__PÁGINA__
##############################

Los niños de Agota Kristof

No quería leer libros narrados por niños, o por narradores en primera persona que recuerdan o hablan desde su niñez, pero insistía en agarrar libros al azar de las repisas de la biblioteca de Alejandría.

Pensé: Tal vez deba leer a Marsé y tome "Rabos de lagartija". Una vez en casa, al abrirlo, salió la voz de un niño y recordé esas colecciones de rabos de lagartijas que hacían mis primos en el calor infernal de Ciudad Bolívar. Cortar rabos de lagartijas y juntarlos en un frasco de mayonesa vacío por el solo placer de mirarlos retorcerse hasta quien sabe cuando, separados de sus cuerpos y sin ninguna esperanza. Moviéndose para nada.

Cerré el libro sin pasar de las primeras líneas y abrí la siguiente adquisición azarosa: "El libro de la gramática interna" de David Grossman. No lo podía creer: otro niño.

Devolví los dos libros, no sin antes comentarle a la bibliotecaria que no los había leído, que tal vez eran una joya de la literatura contemporánea, pero que en estos días no me provocaba leer libros narrados por niños o adultos que recuerdan la niñez.

El tercer libro no lo agarré de esa biblioteca sino del éter. A nadie sorprenderá que diga que se trataba de otro libro sobre/de/con niños. No vi la portada, porque el éter a veces no nos ofrece portadas, así que entré de lleno en "El gran cuaderno" y allí me quedé, con esos gemelos sucios y retorcidos, arrugando el estómago a cada dos páginas y convertida desde ya en fan de Agota Kristof, esa mujer increíble, ese monstruo de la narrativa.

##############################

__ÍTEMS GUARDADOS__
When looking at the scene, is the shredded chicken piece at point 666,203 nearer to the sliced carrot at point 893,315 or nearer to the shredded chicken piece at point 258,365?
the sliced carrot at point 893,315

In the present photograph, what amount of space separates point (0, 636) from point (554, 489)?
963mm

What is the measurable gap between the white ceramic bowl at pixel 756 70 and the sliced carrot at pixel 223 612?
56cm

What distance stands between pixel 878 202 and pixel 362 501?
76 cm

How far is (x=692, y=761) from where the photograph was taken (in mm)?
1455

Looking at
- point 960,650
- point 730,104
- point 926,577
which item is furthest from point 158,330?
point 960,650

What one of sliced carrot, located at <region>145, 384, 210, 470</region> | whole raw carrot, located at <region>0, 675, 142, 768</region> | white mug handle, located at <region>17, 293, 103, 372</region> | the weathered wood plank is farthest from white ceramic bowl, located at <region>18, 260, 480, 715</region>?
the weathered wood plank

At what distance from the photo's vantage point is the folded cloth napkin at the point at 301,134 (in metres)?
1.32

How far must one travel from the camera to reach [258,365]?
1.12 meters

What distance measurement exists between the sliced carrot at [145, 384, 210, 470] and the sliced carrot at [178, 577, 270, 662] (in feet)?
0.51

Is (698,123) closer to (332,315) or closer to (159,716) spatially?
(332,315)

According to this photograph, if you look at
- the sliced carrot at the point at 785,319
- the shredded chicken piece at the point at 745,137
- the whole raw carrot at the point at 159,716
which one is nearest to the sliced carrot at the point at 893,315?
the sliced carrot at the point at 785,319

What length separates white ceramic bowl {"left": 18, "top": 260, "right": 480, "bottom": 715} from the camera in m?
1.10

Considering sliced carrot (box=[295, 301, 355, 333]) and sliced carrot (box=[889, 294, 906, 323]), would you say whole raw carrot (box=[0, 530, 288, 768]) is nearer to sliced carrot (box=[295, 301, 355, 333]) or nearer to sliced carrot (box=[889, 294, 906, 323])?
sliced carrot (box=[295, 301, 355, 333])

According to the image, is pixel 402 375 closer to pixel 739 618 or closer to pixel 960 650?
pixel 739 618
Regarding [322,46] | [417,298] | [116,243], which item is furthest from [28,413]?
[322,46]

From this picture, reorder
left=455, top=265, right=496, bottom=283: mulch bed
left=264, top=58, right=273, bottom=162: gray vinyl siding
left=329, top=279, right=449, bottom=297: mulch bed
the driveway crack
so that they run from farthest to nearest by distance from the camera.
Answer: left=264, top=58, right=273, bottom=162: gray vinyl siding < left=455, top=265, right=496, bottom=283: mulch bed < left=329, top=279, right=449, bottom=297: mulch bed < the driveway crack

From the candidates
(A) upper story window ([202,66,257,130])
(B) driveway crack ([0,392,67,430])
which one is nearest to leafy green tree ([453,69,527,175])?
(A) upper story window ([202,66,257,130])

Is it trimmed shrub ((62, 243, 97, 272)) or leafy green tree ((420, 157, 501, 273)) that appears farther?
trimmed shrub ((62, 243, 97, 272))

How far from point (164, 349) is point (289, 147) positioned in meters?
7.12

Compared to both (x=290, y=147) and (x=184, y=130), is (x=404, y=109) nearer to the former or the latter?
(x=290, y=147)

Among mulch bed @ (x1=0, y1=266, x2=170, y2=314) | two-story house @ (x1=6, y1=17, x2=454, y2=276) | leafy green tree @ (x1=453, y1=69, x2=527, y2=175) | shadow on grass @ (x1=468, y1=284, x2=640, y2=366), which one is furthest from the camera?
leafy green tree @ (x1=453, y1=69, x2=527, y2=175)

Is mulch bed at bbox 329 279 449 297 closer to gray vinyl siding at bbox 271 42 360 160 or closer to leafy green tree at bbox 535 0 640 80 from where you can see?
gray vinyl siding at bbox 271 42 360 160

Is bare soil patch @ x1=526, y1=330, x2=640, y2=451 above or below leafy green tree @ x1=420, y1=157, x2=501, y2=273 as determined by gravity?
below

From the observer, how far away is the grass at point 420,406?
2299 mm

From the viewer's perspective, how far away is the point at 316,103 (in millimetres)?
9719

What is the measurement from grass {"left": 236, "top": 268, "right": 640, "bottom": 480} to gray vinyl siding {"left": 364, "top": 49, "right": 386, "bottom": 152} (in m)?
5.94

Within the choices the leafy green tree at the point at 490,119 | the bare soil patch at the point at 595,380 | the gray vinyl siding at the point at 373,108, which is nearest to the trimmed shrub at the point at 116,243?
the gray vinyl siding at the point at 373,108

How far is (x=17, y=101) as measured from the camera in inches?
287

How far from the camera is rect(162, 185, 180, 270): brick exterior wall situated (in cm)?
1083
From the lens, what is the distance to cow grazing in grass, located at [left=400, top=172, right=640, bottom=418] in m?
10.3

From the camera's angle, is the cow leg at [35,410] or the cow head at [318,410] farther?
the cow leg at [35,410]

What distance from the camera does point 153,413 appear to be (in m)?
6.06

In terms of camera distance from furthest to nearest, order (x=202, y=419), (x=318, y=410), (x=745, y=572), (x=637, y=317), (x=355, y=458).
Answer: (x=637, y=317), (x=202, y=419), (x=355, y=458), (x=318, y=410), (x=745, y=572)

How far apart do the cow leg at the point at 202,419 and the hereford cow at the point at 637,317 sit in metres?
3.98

##############################

__QUÉ HACER__
• a. Transcribe del texto sobre los niños de Agota Kristof el fragmento comprendido entre "Devolví los dos" y "de la narrativa.", ambos incluidos.
• b. Según el texto sobre los niños de Agota Kristof, ¿qué libro de David Grossman se abrió después del de Marsé?
• c. Prolonga el texto sobre los niños de Agota Kristof a partir de donde termina.

__RESPUESTAS POR TAREA__
• a.
Devolví los dos libros, no sin antes comentarle a la bibliotecaria que no los había leído, que tal vez eran una joya de la literatura contemporánea, pero que en estos días no me provocaba leer libros narrados por niños o adultos que recuerdan la niñez.

El tercer libro no lo agarré de esa biblioteca sino del éter. A nadie sorprenderá que diga que se trataba de otro libro sobre/de/con niños. No vi la portada, porque el éter a veces no nos ofrece portadas, así que entré de lleno en "El gran cuaderno" y allí me quedé, con esos gemelos sucios y retorcidos, arrugando el estómago a cada dos páginas y convertida desde ya en fan de Agota Kristof, esa mujer increíble, ese monstruo de la narrativa.

• b. "El libro de la gramática interna".

• c.
"Claus y Lucas" contiene la trilogía sobre los gemelos perversos que escribió Agota Kristof cuando por fin pudo dominar el idioma que la rodeaba. Que hubiese escrito en cualquier idioma, ha dicho en algunas entrevistas esta autora húngara que emigró a suiza en 1956 huyendo de las tropas del "Pacto de Varsovia" En Suiza fue obrera de una fábrica de relojes por no tener idioma, pero se apoderó como pudo del francés y publicó su primera novela en 1986, a los 50 años. Agota Kristof forma parte, además, de esa serie de escritores que han escrito en una lengua que no es la suya que a mí particularmente me apasionan porque creo que son capaces de construirse una lengua propia dentro de algo que les es ajeno, pero ese es otro tema.

La primera novela de Kristof , "El gran cuaderno", es la primera novela de la trilogía y la única que he leído hasta los momentos.

En plena guerra, una madre se ve obligada a dejar a sus gemelos en casa de una abuela malvada. La novela está narrada desde la primera persona del plural, ese "nosotros" indivisible, de idéntica mirada, de unos niños que se someten a un duro entrenamiento para volverse inmunes al mal y al desafuero que los circunda.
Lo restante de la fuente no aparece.